By the time the Museum of Modern Art held their landmark 1936 exhibition on Surrealism, Walter Quirt was already defining his approach to Surrealism that had been displayed first as early as 1933. Quirt’s attitude was that Salvador Dali and others had not taken full advantage of the possibilities that Surrealism offered, and that artists using free association to explore the language of emotions on problems the public feels but has not the means for projecting into actualities was a positive move. (2)
Quirt’s painting reflects a subliminal consciousness that is based in Hegelian theories of metaphysics and psychoanalysis, and James Joyce literature. (3) Quirt’s dreams supplied this disturbing theatrical imagery of interlacing color and distorted clown figures. Given Quirt’s previous tendency toward social commentary and the current events of World War II, his paintings could be interpreted as a discourse on the problems of the era, but more likely was one such as those described in the early 1940s as enigmatic.
Quirt's style shifted late in his New York career when he abandoned the social realist politics and imagery that had dominated his early years as an artist and activist. One possible source for this new manner of imagery after the social realism that had dominated his earlier career might have been Roberto Matta’s first one-person exhibition at Julien Levy Gallery in 1940. Almost certainly, Quirt would have seen these paintings that incorporated staining, overlays, wiping, lines of straight and smeared character and multi-faceted forms. (4)

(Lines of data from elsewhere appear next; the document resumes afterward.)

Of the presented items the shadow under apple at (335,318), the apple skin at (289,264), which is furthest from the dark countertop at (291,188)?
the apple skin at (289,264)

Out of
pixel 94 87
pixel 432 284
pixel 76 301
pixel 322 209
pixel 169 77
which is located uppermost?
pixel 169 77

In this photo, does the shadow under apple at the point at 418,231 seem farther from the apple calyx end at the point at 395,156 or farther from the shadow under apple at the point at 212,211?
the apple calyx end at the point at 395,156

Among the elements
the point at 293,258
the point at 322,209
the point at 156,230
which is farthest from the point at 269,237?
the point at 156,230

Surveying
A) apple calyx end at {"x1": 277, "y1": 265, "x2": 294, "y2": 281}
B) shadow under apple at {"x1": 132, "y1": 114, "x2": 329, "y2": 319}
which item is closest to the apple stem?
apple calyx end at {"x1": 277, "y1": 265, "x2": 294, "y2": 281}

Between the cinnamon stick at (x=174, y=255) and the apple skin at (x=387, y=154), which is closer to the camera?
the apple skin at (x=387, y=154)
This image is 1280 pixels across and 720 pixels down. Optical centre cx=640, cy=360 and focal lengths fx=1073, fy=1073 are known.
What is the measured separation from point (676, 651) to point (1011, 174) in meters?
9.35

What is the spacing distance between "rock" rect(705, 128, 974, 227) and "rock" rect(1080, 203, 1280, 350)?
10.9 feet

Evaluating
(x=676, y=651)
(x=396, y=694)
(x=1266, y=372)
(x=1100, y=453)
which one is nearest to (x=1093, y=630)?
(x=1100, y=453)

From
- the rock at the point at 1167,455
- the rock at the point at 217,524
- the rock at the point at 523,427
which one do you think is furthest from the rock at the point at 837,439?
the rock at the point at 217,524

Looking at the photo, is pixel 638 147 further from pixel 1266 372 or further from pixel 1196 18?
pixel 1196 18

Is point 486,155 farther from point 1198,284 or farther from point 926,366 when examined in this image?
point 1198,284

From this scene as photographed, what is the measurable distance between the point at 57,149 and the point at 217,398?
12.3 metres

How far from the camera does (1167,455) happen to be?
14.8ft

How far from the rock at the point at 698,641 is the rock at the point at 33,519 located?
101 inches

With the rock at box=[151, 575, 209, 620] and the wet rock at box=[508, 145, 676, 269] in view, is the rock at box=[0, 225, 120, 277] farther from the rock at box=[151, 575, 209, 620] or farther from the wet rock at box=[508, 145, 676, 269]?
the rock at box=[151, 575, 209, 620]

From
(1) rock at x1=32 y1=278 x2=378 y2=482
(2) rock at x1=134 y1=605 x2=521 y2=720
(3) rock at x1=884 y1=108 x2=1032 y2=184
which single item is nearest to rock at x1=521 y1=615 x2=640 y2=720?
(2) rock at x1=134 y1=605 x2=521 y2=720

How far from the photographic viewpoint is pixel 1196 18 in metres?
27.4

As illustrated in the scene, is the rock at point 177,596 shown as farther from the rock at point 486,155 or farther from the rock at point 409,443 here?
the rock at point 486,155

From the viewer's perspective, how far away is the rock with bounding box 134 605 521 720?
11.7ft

Many of Quirt’s paintings of this period follow this active and colorful format. Quirt’s painting shows fragmented, sometimes “harlequin-esque” figures. In doing so, he makes a uniquely American Surreal picture that, at the same time, resonates with the work of many European émigrés who had recently fled to America to escape Nazi persecution.
1. Some of the biographical information is gleaned from The City as a Source for Artists (New York: D. Wigmore Fine Art Inc., 2001), p. 34.
2. Oliver W. Larkin, Art and Life in America (New York: Holt, Rinehart and Winston, revised edition, 1960), 454.